Information supplied:
******
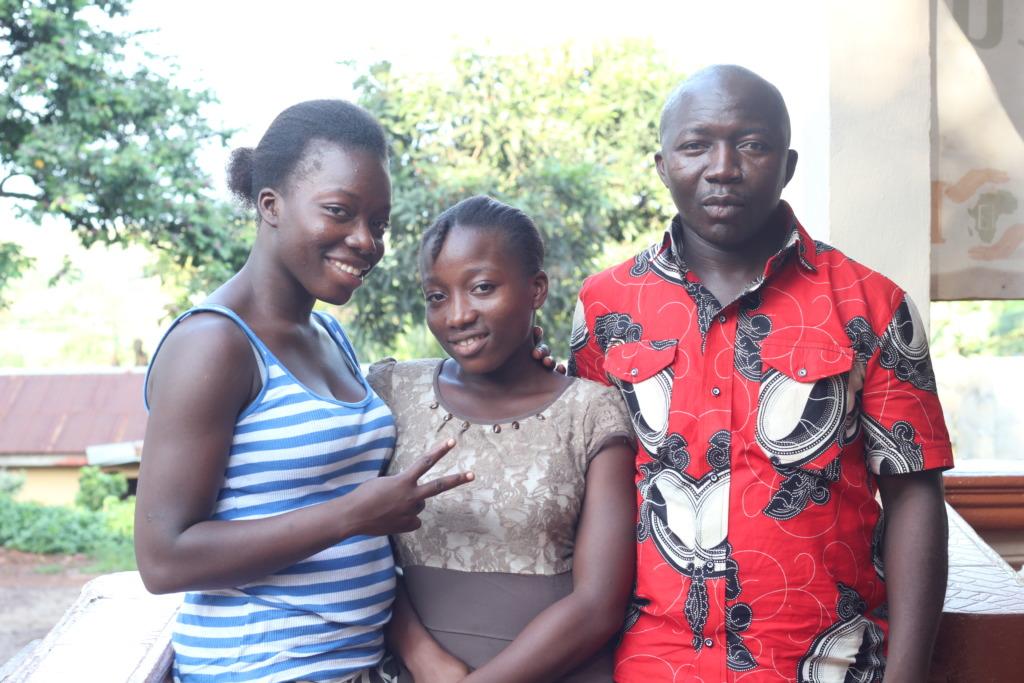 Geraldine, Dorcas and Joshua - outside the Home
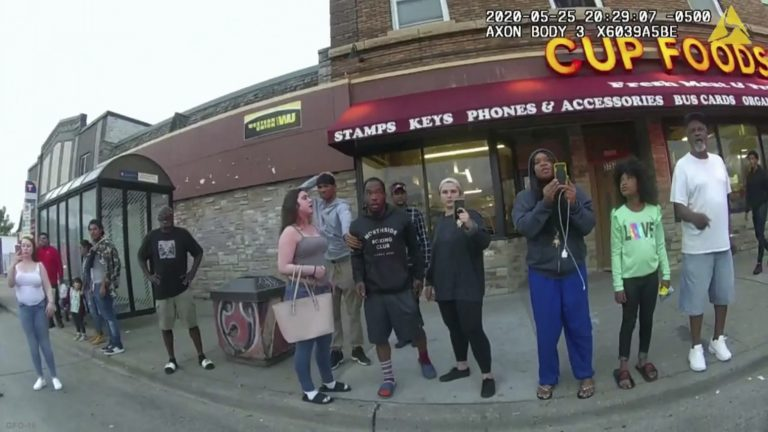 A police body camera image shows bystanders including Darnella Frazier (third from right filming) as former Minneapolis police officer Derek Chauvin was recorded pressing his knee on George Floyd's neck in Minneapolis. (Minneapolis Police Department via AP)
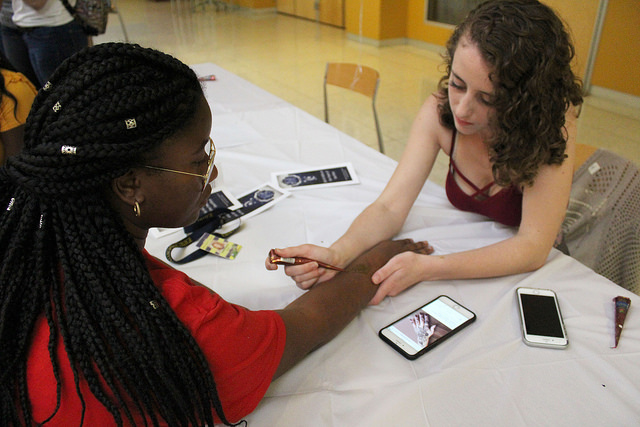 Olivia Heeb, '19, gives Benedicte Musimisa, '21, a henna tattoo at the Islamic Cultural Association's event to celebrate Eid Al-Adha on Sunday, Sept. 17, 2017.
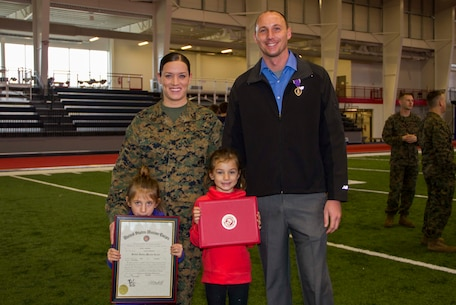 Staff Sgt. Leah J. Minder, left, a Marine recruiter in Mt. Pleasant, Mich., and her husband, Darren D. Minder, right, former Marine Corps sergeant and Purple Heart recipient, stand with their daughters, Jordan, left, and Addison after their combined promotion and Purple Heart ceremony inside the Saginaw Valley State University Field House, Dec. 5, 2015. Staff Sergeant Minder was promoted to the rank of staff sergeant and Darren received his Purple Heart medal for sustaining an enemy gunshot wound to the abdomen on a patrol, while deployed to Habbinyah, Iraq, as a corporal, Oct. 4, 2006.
******
What is expected:
Reproduce the data above line for line, excluding every picture.

The answer:
 Geraldine, Dorcas and Joshua - outside the Home
 A police body camera image shows bystanders including Darnella Frazier (third from right filming) as former Minneapolis police officer Derek Chauvin was recorded pressing his knee on George Floyd's neck in Minneapolis. (Minneapolis Police Department via AP)
 Olivia Heeb, '19, gives Benedicte Musimisa, '21, a henna tattoo at the Islamic Cultural Association's event to celebrate Eid Al-Adha on Sunday, Sept. 17, 2017.
 Staff Sgt. Leah J. Minder, left, a Marine recruiter in Mt. Pleasant, Mich., and her husband, Darren D. Minder, right, former Marine Corps sergeant and Purple Heart recipient, stand with their daughters, Jordan, left, and Addison after their combined promotion and Purple Heart ceremony inside the Saginaw Valley State University Field House, Dec. 5, 2015. Staff Sergeant Minder was promoted to the rank of staff sergeant and Darren received his Purple Heart medal for sustaining an enemy gunshot wound to the abdomen on a patrol, while deployed to Habbinyah, Iraq, as a corporal, Oct. 4, 2006.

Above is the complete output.